2.9. Transmission Electron Microscopy
Cellular organelles of BEAS-2B were imaged using TEM. After exposure, cells were rinsed, fixed, and processed as described previously [43]. Ultrathin sections (80nm) were cut and then stained with 5% uranyl acetate and 2% lead citrate and imaged on a JEOL JEM-1400 TEM (JEOL Ltd., Japan) equipped with a Gatan US1000 2k×2k CCD camera (Gatan, Pleasanton, CA) at 80 kV.
2.10. BCA protein assay
Protein concentration was measured in 5 μL of cell samples using Pierce™ BCA Protein Kit (Thermo Scientific) in a 96-well plate reader. After adding 200 μL of working reagent to each well, mixing and incubation for 30 min, absorbance was measured at 562 nm (SpectraMax M2, Molecular Devices, San Jose, CA).
2.11. Statistics
Quantification data were analyzed using Matlab R2021a (MathWorks, Inc., Natick, MA) and graphs were made using OriginPro 2021b (OriginLab Corp., Northampton, MA).
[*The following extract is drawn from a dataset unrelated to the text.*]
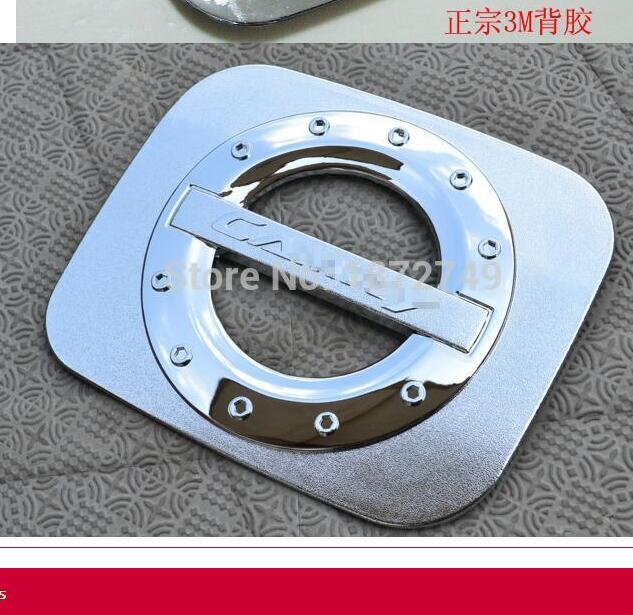 Fit For Toyota Camry 2007 2008 2009 2010 2011 ABS Chrome Plastic Fuel Gas Cover Cap External Car Trim 1PC/SET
Results are presented as mean ± standard error. One-way ANOVA with post hoc testing using Fisher’s Least Significant Difference (LSD) was performed to obtain statistical significance. Three replicates were used for ICP-MS, six replicates were used for metabolomics and GSH redox measurements, 16 replicates were used for mitochondrial membrane potential assay, and eight replicates were used for cytotoxicity testing. Statistical p values < 0.05 were considered significant.
Statistical significance of metabolic features between groups was computed using one-way ANOVA (LIMMA) and a linear regression model (LMREG) based feature selection using xmsPANDA (https://github.com/kuppal2/xmsPANDA, last accessed Oct. 15, 2022). Disturbed metabolites from LIMMA analysis were selected at p < 0.05 and fold change > 2 for initial comparison between control and each individual exposure group, while metabolites from LIMMA and LMREG analyses were selected at p < 0.05 for follow-up multiple group comparison. Selected significant metabolites were then used for hierarchical cluster analysis (HCA), partial least squares-discriminant analysis (PLS-DA), and correlation analysis using MetaboAnalyst [58], and metabolic pathway enrichment using mummichog v.2.6 [52, 59] with 10 ppm maximum tolerance in m/z and 1000 permutations [60]. Metabolite annotation was carried out using xMSannotator [60]. xMSannotator employees a multilevel scoring algorithm to determine annotation for metabolic features, with confidence score from 0 (only accurate mass match) to 3 (high confidence), based on adduct/isotope patterns and elemental or abundance ratio checks. Annotations were made against Kyoto Encyclopedia of Genes and Genomes (https://www.kegg.jp, last accessed Oct. 15, 2022) and the Human Metabolome Database (http://www.hmdb.ca/, last accessed Oct.15, 2022). Annotated metabolites with a score of 2 or greater were selected for further analyses [61].
3. Results
3.1. Dose-dependent Cytotoxicity Following V+5 Exposure
Cytotoxicity studies of V+5 at 24 h showed that LC50 in BEAS-2B cells was 8.03 ppm V+5 (Fig. 1A), and no cell death was apparent at 1 ppm (20 μM) V+5. Given this result, to study the effects of V+5 without cell death, we used exposures at or below 1 ppm V+5 for 24 h (Fig. 1A). ICP-MS showed a dose-dependent cellular uptake of vanadium, with 6.2 ± 1.4, 25 ± 4, and 160 ± 11 ng V/mg protein following 0.01, 0.1, and 1 ppm V+5 exposure, respectively, compared to 2.6 ± 0.8 ng V/mg protein in control (Fig. 1B). Measurement of V content in the culture medium showed that most V remained in the culture medium at the end of V+5 exposure for 24 h, i.e., 0.0098 ± 0.004, 0.094 ± 0.01, 0.870 ± 0.014 ppm V in cell medium following 0.01, 0.1, and 1 ppm V+5 exposure, respectively, compared to 0.0026 ± 0.0003 ppm V in the control group (Fig. S1).
Fig. 1.

Cytotoxicity and cellular uptake of V+5 in BEAS-2B cells. (A) Dose-response with concentrations from 0 to 200 ppm. (B). Cellular V (ng V/mg protein) measured by ICP-MS. Statistical significance for each condition vs. control is indicated by asterisks, with ***p < 0.001.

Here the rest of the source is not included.